Dès lors, la fabrication de l’image en tant qu’élément de la fiction de J.G. Ballard n’est que le signe d’une grande confusion généralisée où la réalité n’aurait d’autre socle que l’artifice. Les accidents, qu’ils soient préparés ou fantasmés, ne sont que les évènements génériques de cette simulation globale, où le fait sensible et sa représentation médiatique s’exécutent simultanément. Pour parfaire cette expérience esthétique et théorique, il ne restait donc plus au roman de Ballard qu’à devenir un film.

L’avènement de l’époque de la simulation en trois films de Cronenberg

Un accident époustouflant lamine les corps sur une autoroute  : la scène s’observe effectivement dans la réalisation de David Cronenberg, distribuée en 1996. Ballard (James Spader) est au volant d’une Lincoln décapotable, fétiche de l’assassinat de Kennedy, dans laquelle sont installés sa compagne Catherine (Deborah Kara Hunger) et Vaughan (Elias Koteas). Un immense agrégat de voitures et de corps ralentit leur mouvement. Malgré tout, ils parviennent à emprunter la voie concomitante ; un travelling latéral accompagne leur approche et nous montre la moitié de route où s’entassent les véhicules brisés dont les équipes de secours tentent de sortir les derniers survivants. Vaughan déploie son appareil photo avec flash et enregistre la scène avec un plaisir irréfrénable (Fig. 1). Les personnages s’arrêtent et pénètrent dans l’espace de l’accident qui semble nimbé d’éther.
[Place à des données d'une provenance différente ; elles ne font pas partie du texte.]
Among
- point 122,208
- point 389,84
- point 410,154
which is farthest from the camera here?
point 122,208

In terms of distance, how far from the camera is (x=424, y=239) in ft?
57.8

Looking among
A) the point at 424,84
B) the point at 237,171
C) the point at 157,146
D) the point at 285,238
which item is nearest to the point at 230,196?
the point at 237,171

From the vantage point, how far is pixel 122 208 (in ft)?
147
Nul ne les remarque, alors que Vaughan s’approche de chaque recoin de tôle pliée pour capturer des images, saisissant bientôt la main de Catherine pour s’en servir de modèle au sein même des épaves. De fait, les hautes lumières de sécurité installées sur la scène de l’accident dupliquent déjà l’imaginaire d’un plateau de photographie ou de cinéma. La séquence s’achève sur la découverte du cadavre déguisé de Seagrave, cascadeur et participant aux expériences de Vaughan, qui tentait là de reproduire la mort de Jayne Mansfield (décédée sur l’U.S Highway 90 le 29 juin 1967 dans une Buick Electra 225, voiture conservée et montrée par Scott Michaels via le Dearly Departed Tours & Artifact Museum).

epave_fig._1.png
Fig. 1. David Cronenberg, Crash !, 1996.

Cette scène du film de Cronenberg a évidemment son origine romanesque. L’importance du basculement froidement pornographique de celle-ci est conservée : « Je sentais déjà que pour nous trois ce n’était pas fini, qu’il fallait encore tirer le maximum de cet accident en intégrant tous les stimuli qu’il contenait à nos existences. »[1616] [1616] J.G. Ballard, Crash !, op.cit., p. 196. En effet, dans le film comme dans le livre, la scène suivante mènera à un coït à l’arrière de la Lincoln entre Catherine et Vaughan – « Leur étreinte m’apparaissait comme un rituel vidé de contenu sexuel, le débat formel de deux corps exposant leur conception du mouvement et du choc »[1717] [1717] Ibid., p. 201. – alors que Ballard s’introduit dans une station de lavage, permettant une analogie des corps et des machines : « J’ai baissé ma glace et mis de nouvelles pièces dans la fente. Lorsque l’eau a giclé sur les vitres encore ruisselantes, Vaughan et ma femme ont recommencé à faire l’amour. »[1818] [1818] Ibid., p. 203.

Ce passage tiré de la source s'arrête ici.